- **TEXT SEGMENT**
Independent State of Rainbow Creek
|Independent State of Rainbow Creek
Motto: "Justice Always"
Anthem: God Save the Queen
|Government||Autonomous British Colony|
|23 July 1979|
|Currency||Rainbow Creek Dollar|
It was founded as a result of a long-running compensation dispute between a group of Victorian farmers in the town of Cowwarr, and an agency of the Victorian state government, the State Rivers and Water Supply Commission (SRWSC), and was intended as a way of publicising their cause to the wider community.
Cowwarr is located on the Thomson River in the Victorian Alps. It is sited downstream of heavily forested country, and during the winter flood season infrastructure in the area is often subject to damage by the large volume of bushland debris washed downstream.
A road bridge built over the Thomson River at Cowwarr in the late 1930s proved to be sited too close to the annual flood high-water mark, so when that structure proved an impediment to the flow of debris during a particularly violent flood in 1952, the river simply carved a new course for itself around the edge of the bridge. This "breakaway" - later named Rainbow Creek - passed through a number of privately owned farming properties. Remedial action proved ineffective, and the creek was enlarged by subsequent flooding to the size of several football fields - at the expense of the affected farmers’ lands.
Deciding to make the best of a bad situation the farmers began using water from the creek to irrigate their properties, however local and state authorities responded by serving them with levies for water use. Those affected had to pay one set of levies to the local council for land which was now underwater, because their title deeds did not show the existence of the creek, a second levy to the SRWSC for using creek waters for irrigation purposes, and a third levy to the Thomson River Improvement Trust which was supposed to prevent further erosion by the creek - which nonetheless continued to grow inexorably with each new flood. The SRWSC then constructed a weir across the river downstream of the bridge in 1954, which had the effect of funnelling even higher volumes of floodwater directly into Rainbow Creek.
By the late 1970s the creek was 8 metres (26 feet) deep and over 50 metres (164 feet) wide, and farmers had to privately fund the construction of bridges to cross from one part of their properties to the other. These were all washed away, along with crops, stock, and equipment by particularly severe flooding in 1978. The farmers of Cowwarr had long blamed government incompetence over nearly three decades for their woes, but when they were denied the right to claim compensation for loss of land, productivity and private infrastructure in 1978 they decided to take further action.

- **WORK INSTRUCTION A**
List every body that, according to the Rainbow Creek text, charged the farmers a levy.
- **WORK INSTRUCTION B**
Write out the part of the Rainbow Creek text starting at "By the late" and ending at "take further action.".

- **THE DATA**
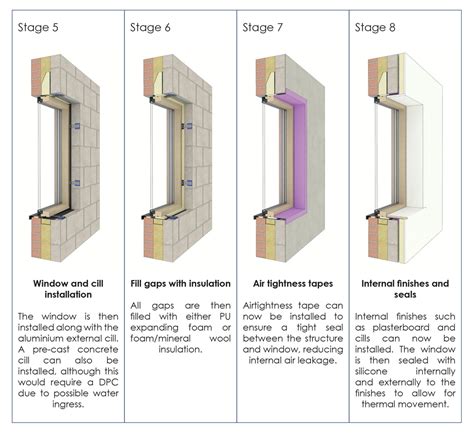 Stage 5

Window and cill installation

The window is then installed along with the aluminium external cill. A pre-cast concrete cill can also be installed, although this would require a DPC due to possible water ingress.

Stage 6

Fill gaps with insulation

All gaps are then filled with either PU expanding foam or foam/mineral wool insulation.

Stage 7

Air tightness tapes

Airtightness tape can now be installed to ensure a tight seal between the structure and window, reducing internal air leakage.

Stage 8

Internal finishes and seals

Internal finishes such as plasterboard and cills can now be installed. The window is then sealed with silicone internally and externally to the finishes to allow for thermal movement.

- **ANSWER BOX A**
- The local council
- The State Rivers and Water Supply Commission (SRWSC)
- The Thomson River Improvement Trust

- **ANSWER BOX B**
By the late 1970s the creek was 8 metres (26 feet) deep and over 50 metres (164 feet) wide, and farmers had to privately fund the construction of bridges to cross from one part of their properties to the other. These were all washed away, along with crops, stock, and equipment by particularly severe flooding in 1978. The farmers of Cowwarr had long blamed government incompetence over nearly three decades for their woes, but when they were denied the right to claim compensation for loss of land, productivity and private infrastructure in 1978 they decided to take further action.